Most teams shipping AI agents today inherited a threat model built for software that does what it's told. Agents don't do what they're told. They do what they infer. That gap is the whole problem.
Why MCP changes the surface
The Model Context Protocol connects agents to tools, files, and other systems. It's the most useful thing to happen to agents in years, and also the place where the most damage can be done. Every server an agent trusts is a new entry point, and most are trusted implicitly.
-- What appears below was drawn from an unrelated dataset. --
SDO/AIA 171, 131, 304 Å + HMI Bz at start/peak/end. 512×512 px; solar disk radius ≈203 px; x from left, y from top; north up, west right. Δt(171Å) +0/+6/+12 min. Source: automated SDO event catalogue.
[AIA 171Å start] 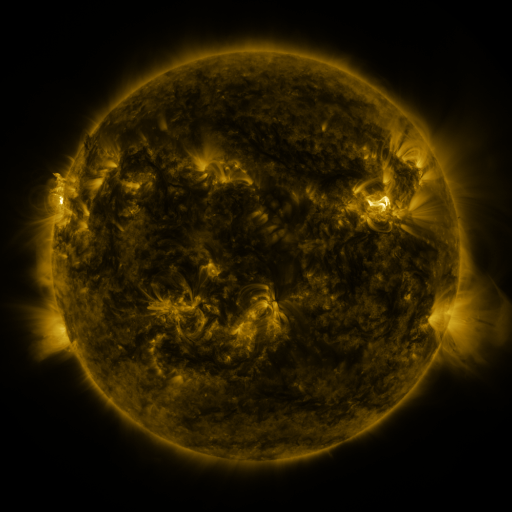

An agent is only as safe as the least-reviewed server it's allowed to call.
What we measured
Across 268 rules in 19 categories, the same failure modes recur: over-broad permissions, unvalidated tool outputs, and prompt-injection paths that turn a helpful agent into a confused deputy. We tracked 58,000+ skills across the major registries to see how widespread these patterns really are.
$ aguara scan ./agent
▸ 19 categories · 268 rules
✗ 3 high · over-broad MCP scope
✗ 7 medium · unvalidated tool output
✓ 258 passed
How to think about it
Treat every external capability as untrusted until proven otherwise. Enforce policy at runtime, not just in review. And measure continuously. The ecosystem changes faster than any audit cycle.